The actual question at hand, though, is actually a well-known math problem, modeled on the basic logic outlined above. It’s called the Galton-Watson process. The other examples given for recent, numerous names include Thailand (from 1920), Japan (from the Meiji Restoration), the Netherlands (from Napoleonic era). These countries have tens of thousands of family names. Other examples of old names where there are few variants include China and Vietnam. Vietnam is particularly striking because one name (Nguyen) absolutely dominates (40% of the population), and 60% of the population has one of the three most popular family names. Wikipedia says there are only approximately 100 Vietnamese last names (Korea has ~280). One article that Wikipedia cites says there are ~ 3,100 names currently in use in China , but we have records of ~12,000 being used historically for another place with a long history of family names (the top 200 names cover about 96% of the population). I’m no expert in China, but Chinese family names were in use at least among the elites at least by the Han Dynasty (206 BCE – 220 CE), quite possibly some emerged earlier. I’m not sure at what point everyone had a family name. European family names, on the other hand, only emerge in the last 500 or so years. Which is to say, we have mathematical (the Galton-Watson process), statistical (the cross-national association), and historical (the evidence we have of extinctions of specific surnames) demonstrations that yes, just as you supposed, surnames go extinct overtime.

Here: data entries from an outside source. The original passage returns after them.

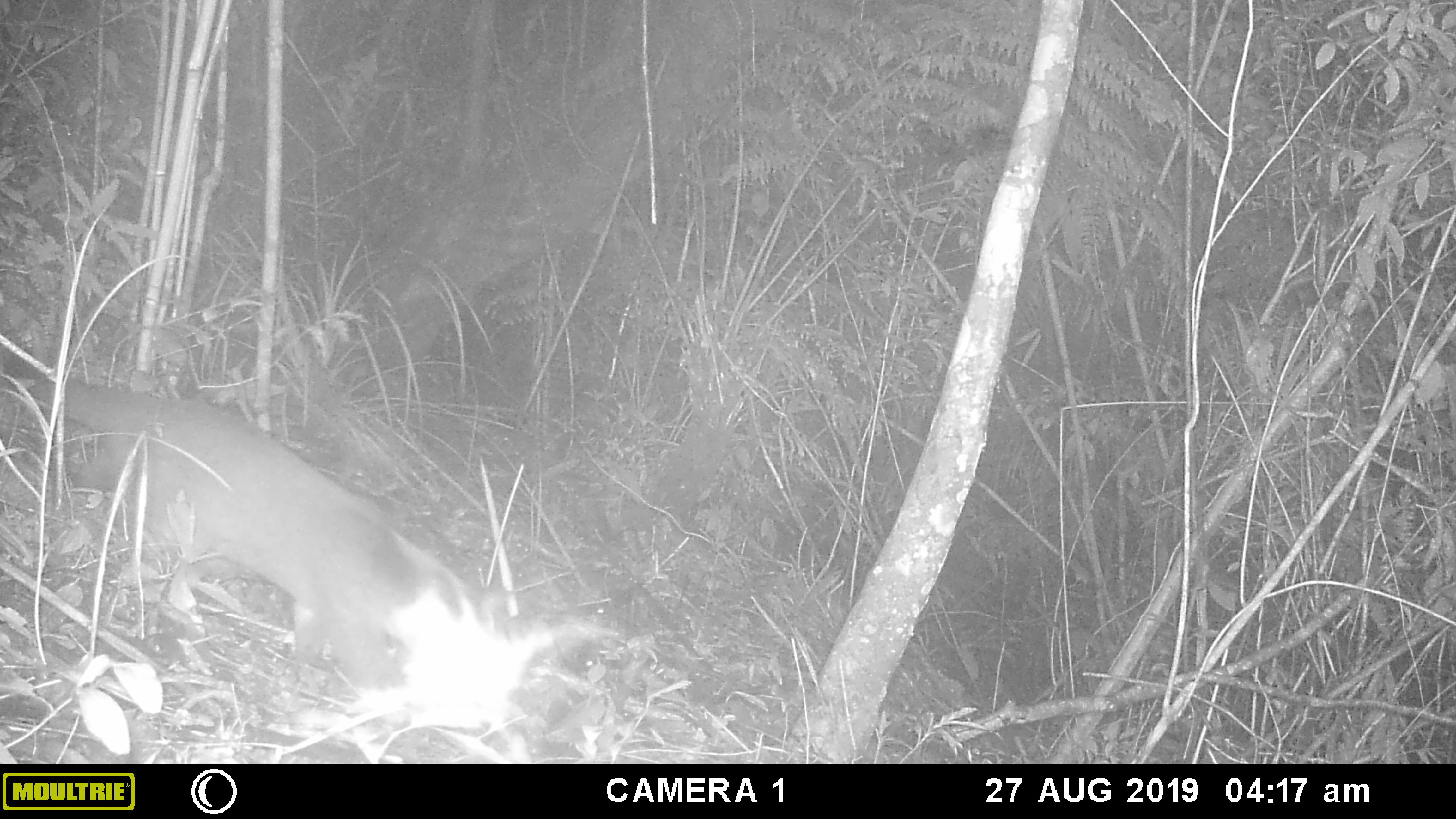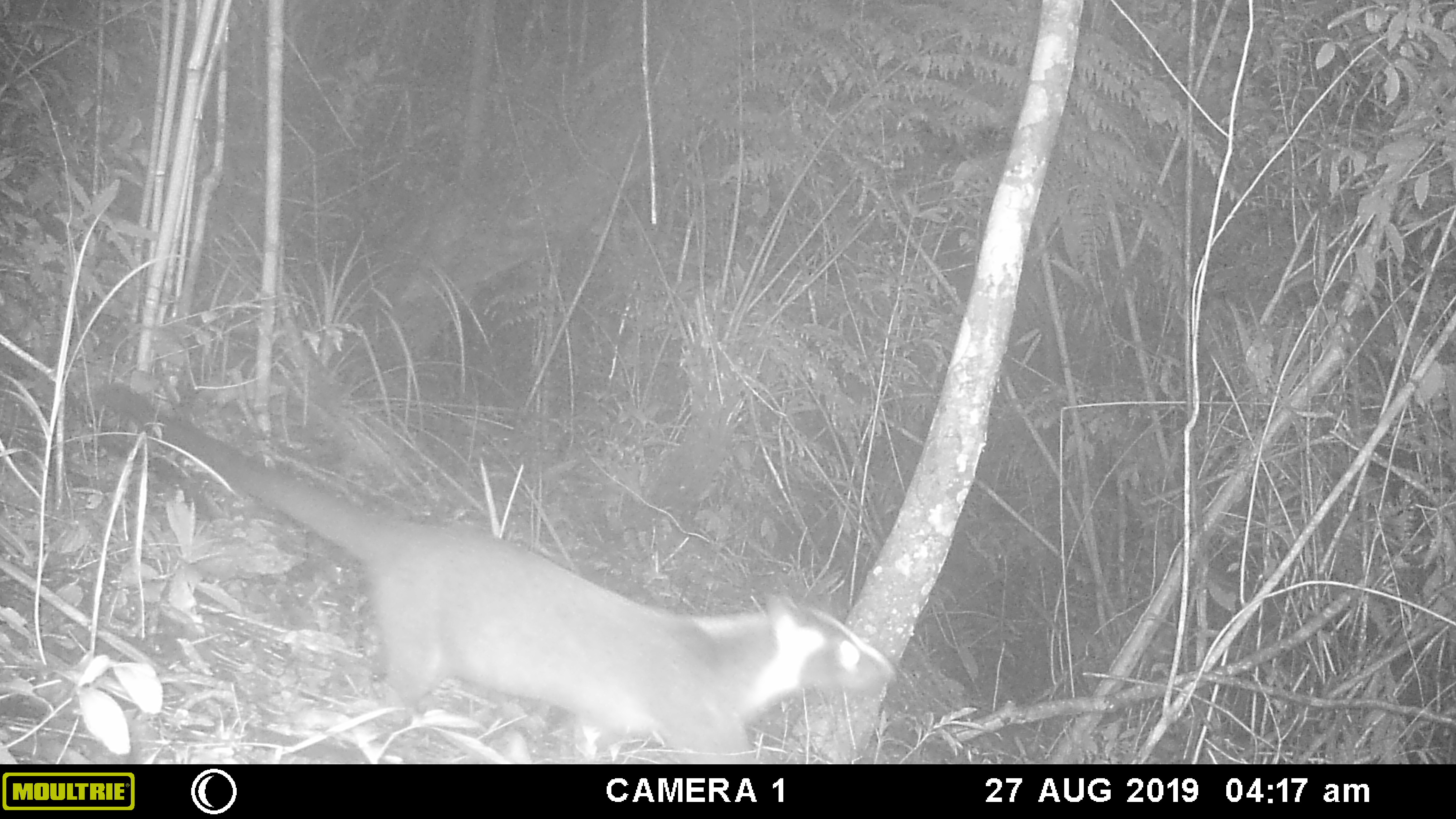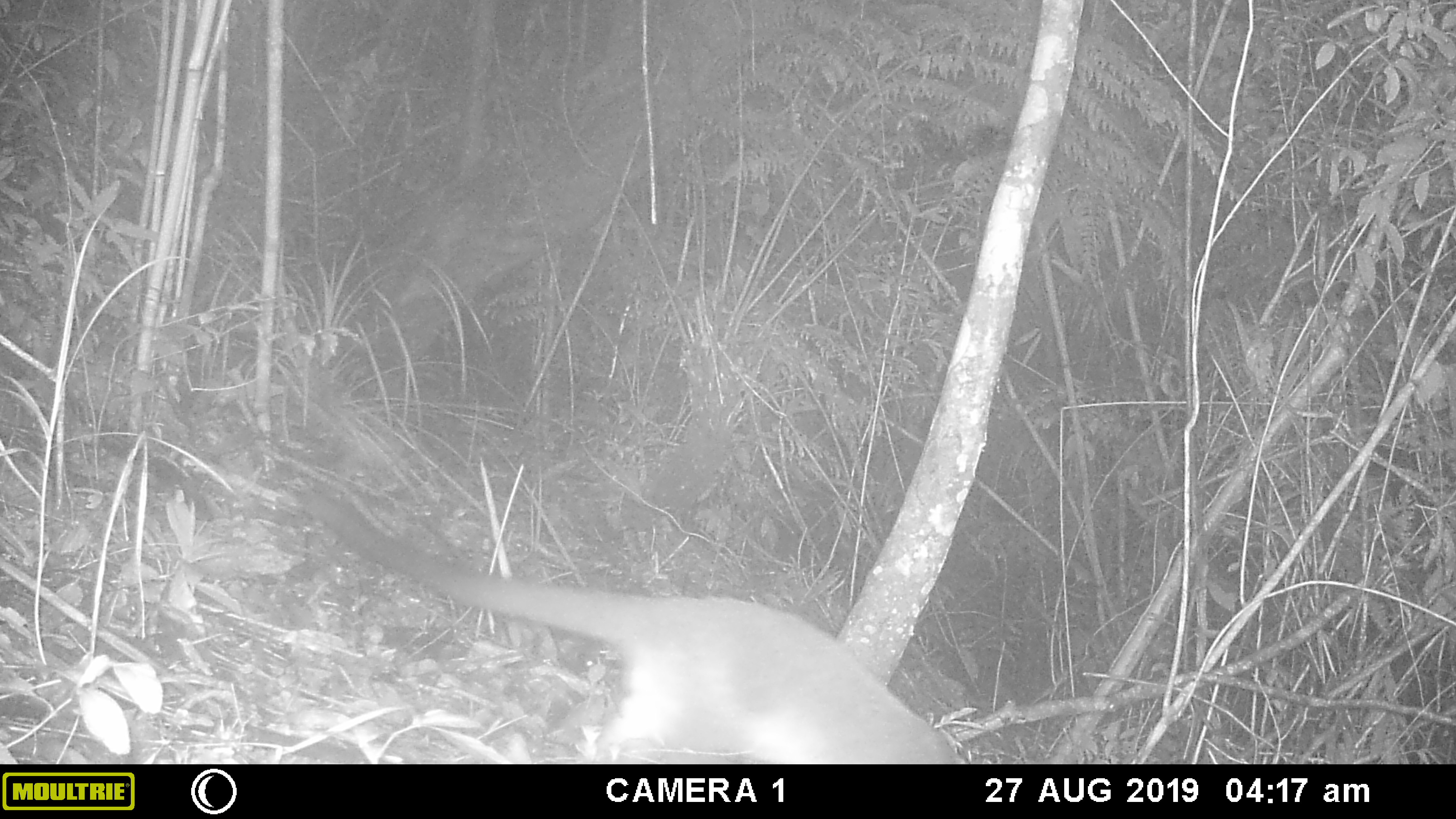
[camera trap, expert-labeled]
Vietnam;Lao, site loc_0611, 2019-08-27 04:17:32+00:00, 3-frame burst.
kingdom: Animalia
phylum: Chordata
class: Mammalia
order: Carnivora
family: Viverridae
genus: Paguma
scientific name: Paguma larvata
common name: masked palm civet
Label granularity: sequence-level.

I found some pieces with British surnames that have recently gone extinct recently or are quite close to doing so. Apparently, the way the UK census is reported, it’s relatively easy to keep track of these things. Sources: My Heritage blog, Telegraph, Daily Mail. Some of these rare and extinct names might only be so in the UK, but may well still exist in places with a lot of British immigration, like the United State or Australia. Some of the lose popularity not just from entirely natural processes, but people changing archaic spellings and names with strange associations (like Puscat or Bythesea), or ones that lead to confusion (like William, rather than Williams). I believe the names recorded as “extinct” actually just have fewer than five people carrying them in the UK (and for privacy reasons are then left out of the data).
Extinct in the UK: Bread, MacCaa, Spinster, Pussett, Puscat, Pussmaid, Bythesea, Bytheseashore, Foothead, Bythewood, Pauncefoot, Mackmain, De Rippe, Chips, Hatman, Temples, Raynott, Woodbead, Nithercott, Rummage, Southwark, Harred, Jarsdel.
Rare or threatened: Sallow, Fernsby, Villin, Villan, Miracle, Dankworth, Relish, MacQuoid, Loughty, Birdwhistle, Berrycloth, Culpepper, Tumbler (lol) (all under 20 individuals), Mirren, Nighy, Bonneville, Febland, Grader, Pober, Gruger, Carla, Fernard, Portendorfer (under 50), Ajax, Edevane, Gastrell, Slora, (all under 200), Rowbree, Doogood.
The Daily Mail notes that 200,000 surnames that were on the 1901 census of England and Wales were not on the 2001 census of England and Wales. Some of that is people with rare names (especially foreign ones) leaving the area (some perhaps just going as far as Scotland or Ireland); some of that is names dying off naturally as discussed; some of that is people changing their names. The article notes that Helen Mirren’s father, for example, was born “Mironoff” before changing it in the 1950’s.